Personal information
- Date of birth: 8 January 1996 (age 30)
- Height: 1.65 m (5 ft 5 in)
- Position: Forward

Team information
- Current team: AmaTuks (on loan from Mamelodi Sundowns)
- Number: 36

Senior career*
- Years: Team / Apps / (Gls)
- 2019–: Mamelodi Sundowns / 0 / (0)
- 2019–2020: → JDR Stars (loan) / 11 / (4)
- 2020–2021: → Sekhukhune United (loan) / 31 / (6)
- 2022: → AmaTuks (loan) / 13 / (5)
- 2022–2023: → Supersport United (loan) / 13 / (1)
- 2023–: → AmaTuks (loan) / 17 / (4)

International career^{‡}
- 2021–: South Africa / 9 / (2)

= Thabang Sibanyoni =

South African soccer player

Thabang Sibanyoni (born 8 January 1996) is a South African soccer player who plays as a forward for AmaTuks, on loan from Mamelodi Sundowns in the Premier Soccer League.

Contracted by Mamelodi Sundowns, his career saw him loaned out to multiple clubs. His loan spell at Sekhukhune United started in late 2020 and lasted until the first half of the 2021-22 South African Premier Division. Sibanyoni was called up for South Africa for the 2021 COSAFA Cup, playing 6 games in the tournament and scoring against Eswatini. South Africa won the cup.

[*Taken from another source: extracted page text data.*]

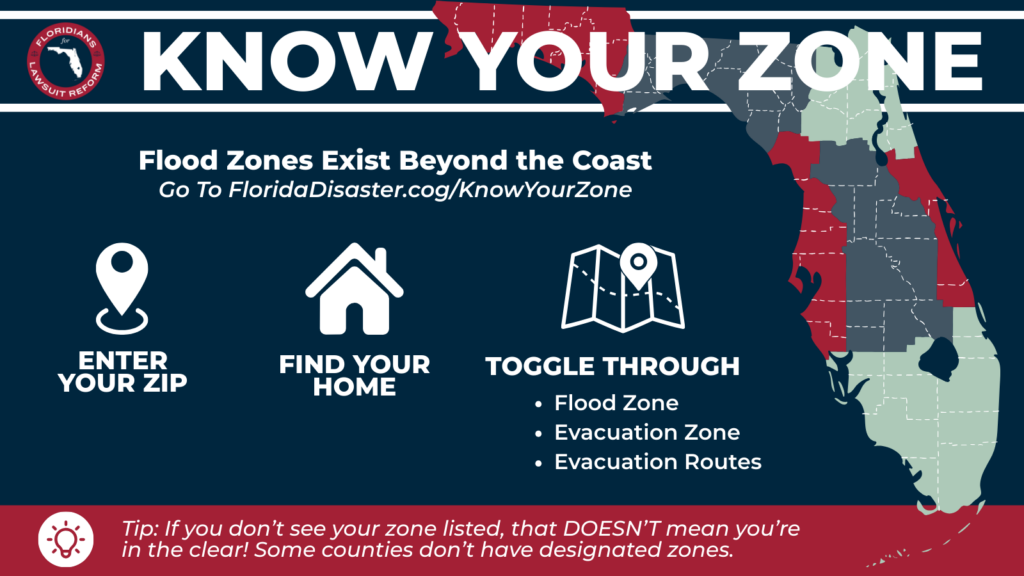 FLORIDIANS for LAWSUIT REFORM

KNOW YOUR ZONE

Flood Zones Exist Beyond the Coast
Go To FloridaDisaster.cog/KnowYourZone

ENTER YOUR ZIP

FIND YOUR HOME

TOGGLE THROUGH
• Flood Zone
• Evacuation Zone
• Evacuation Routes

Tip: If you don't see your zone listed, that DOESN'T mean you're in the clear! Some counties don't have designated zones.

Still not needed by the Sundowns, he was loaned out to AmaTuks for the second half of the 2021–22 season. Signed by Supersport United on a one-year loan in the summer of 2022, his playing style was described as a "classic No 9". Ahead of the 2023–24 season, Sibanyoni re-joined AmaTuks on a one-season loan.